Por aqui, as ações foram mais focadas em parcerias com revendedores locais destas grifes, como restaurantes em seus deliveries, e promoções em e-commerce. “Mesmo na quarentena, vivemos o paradoxo de manter toda a herança de nossas marcas, algumas com mais de 300 anos de história, com a atualidade”, resume Paula.
Marcovitch conta que a procura pelos produtos de maior valor surpreendeu a filial brasileira. Sem citar dados, ele diz que marcas premium, como Dom Pérignon, Ruinart e Krug, vêm registrando recordes de venda no Brasil nos últimos três meses. “A melhor explicação é que, impedidos de viajar, os consumidores de maior poder aquisitivo estão abastecendo suas adegas por aqui”, diz o executivo. E abastecendo com frequência.
Mesmo com esta procura em alta, o Brasil só deve receber a próxima safra de Dom Pérignon no primeiro semestre de 2021. “Com a pandemia, o lançamento foi escalonado e tem um intervalo maior entre os mercados”, explica Paula. Este champanhe será o primeiro vintage da gestão do chef de cave Vincent Chaperon, que substituiu Richard Geoffroy, enólogo que nos mais de 20 anos que passou no cargo, se tornou um marco da história deste champanhe.
Sem herdeiros de Dom Pérignon, o chef de cave tende a ser um embaixador da marca, trazendo, em cada degustação, um sentido de exclusividade ao produto. Geoffroy foi ainda mais longe. Ele criou o conceito de plenitudes dos champanhes, que prevê que este vinho espumante pode ter dois ou três ápices de qualidade. O primeiro acontece quando ele é lançado, em geral uma década depois da colheita. O segundo acontece cerca de cinco a sete anos depois, com o ainda maior tempo de estágio nas caves subterrâneas.

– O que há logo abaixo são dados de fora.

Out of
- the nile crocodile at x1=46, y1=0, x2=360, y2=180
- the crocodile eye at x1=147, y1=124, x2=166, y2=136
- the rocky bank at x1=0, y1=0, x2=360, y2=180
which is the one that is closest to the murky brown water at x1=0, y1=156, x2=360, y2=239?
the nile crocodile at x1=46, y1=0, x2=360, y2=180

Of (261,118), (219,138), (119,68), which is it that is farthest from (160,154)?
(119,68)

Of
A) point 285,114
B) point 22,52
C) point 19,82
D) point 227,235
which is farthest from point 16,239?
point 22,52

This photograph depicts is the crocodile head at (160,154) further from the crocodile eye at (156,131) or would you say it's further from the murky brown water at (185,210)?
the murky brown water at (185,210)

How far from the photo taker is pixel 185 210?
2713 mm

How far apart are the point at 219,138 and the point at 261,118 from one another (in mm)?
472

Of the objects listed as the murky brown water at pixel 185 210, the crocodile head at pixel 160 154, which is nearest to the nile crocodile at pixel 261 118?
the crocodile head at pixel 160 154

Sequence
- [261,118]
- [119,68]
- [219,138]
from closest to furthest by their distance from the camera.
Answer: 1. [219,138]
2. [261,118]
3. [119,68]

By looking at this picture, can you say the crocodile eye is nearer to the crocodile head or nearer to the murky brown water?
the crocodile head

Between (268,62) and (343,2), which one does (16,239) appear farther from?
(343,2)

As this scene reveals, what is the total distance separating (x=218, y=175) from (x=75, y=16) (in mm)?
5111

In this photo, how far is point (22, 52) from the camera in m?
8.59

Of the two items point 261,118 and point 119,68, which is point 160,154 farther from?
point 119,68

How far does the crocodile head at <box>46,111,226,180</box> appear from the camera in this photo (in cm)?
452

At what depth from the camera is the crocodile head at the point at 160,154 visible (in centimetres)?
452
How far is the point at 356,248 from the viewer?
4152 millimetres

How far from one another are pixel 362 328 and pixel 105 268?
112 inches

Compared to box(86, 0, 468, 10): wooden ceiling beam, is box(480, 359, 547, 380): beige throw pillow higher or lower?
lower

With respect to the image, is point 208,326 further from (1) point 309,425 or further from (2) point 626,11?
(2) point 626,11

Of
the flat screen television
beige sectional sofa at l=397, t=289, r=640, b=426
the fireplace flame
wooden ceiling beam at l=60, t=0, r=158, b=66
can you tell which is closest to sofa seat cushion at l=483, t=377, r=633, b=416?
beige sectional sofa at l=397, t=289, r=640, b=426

Outro bom embaixador das marcas é o francês Pierre Lurton. Na França, o enólogo é o responsável por duas vinícolas particulares de Bernard Arnault, que não pertencem ao LVMH. São o Cheval Blanc, um dos grandes tintos de Bordeaux, e o Château D’Yquem, o mais conceituado vinho de Sauternes. Lurton é também o responsável pelo projeto Cheval des Andes, de vinhos premium na Argentina.
Com primeira safra em 1999, o Cheval des Andes vem ganhando qualidade ao longo dos anos. A safra de 2017, que chega ao mercado em setembro, recebeu 100 pontos do crítico James Suckling. A de 2016 já tinha recebido 99 pontos. O vinho argentino, ainda, passou a ser negociado na “Praça de Bordeaux”, o que ajudou a trazer conhecimento e prestígio ao tinto.
O reconhecimento desta, digamos, nova marca de luxo levou a filial brasileira a decidir importar não apenas o Cheval de sua safra mais atual como garrafas de safras mais antigas. Até o final do ano, chegam garrafas de 2002, 2004 e 2008, estas em formato Magnum. São lances assim que vão escrevendo a história das bebidas de luxo do grupo.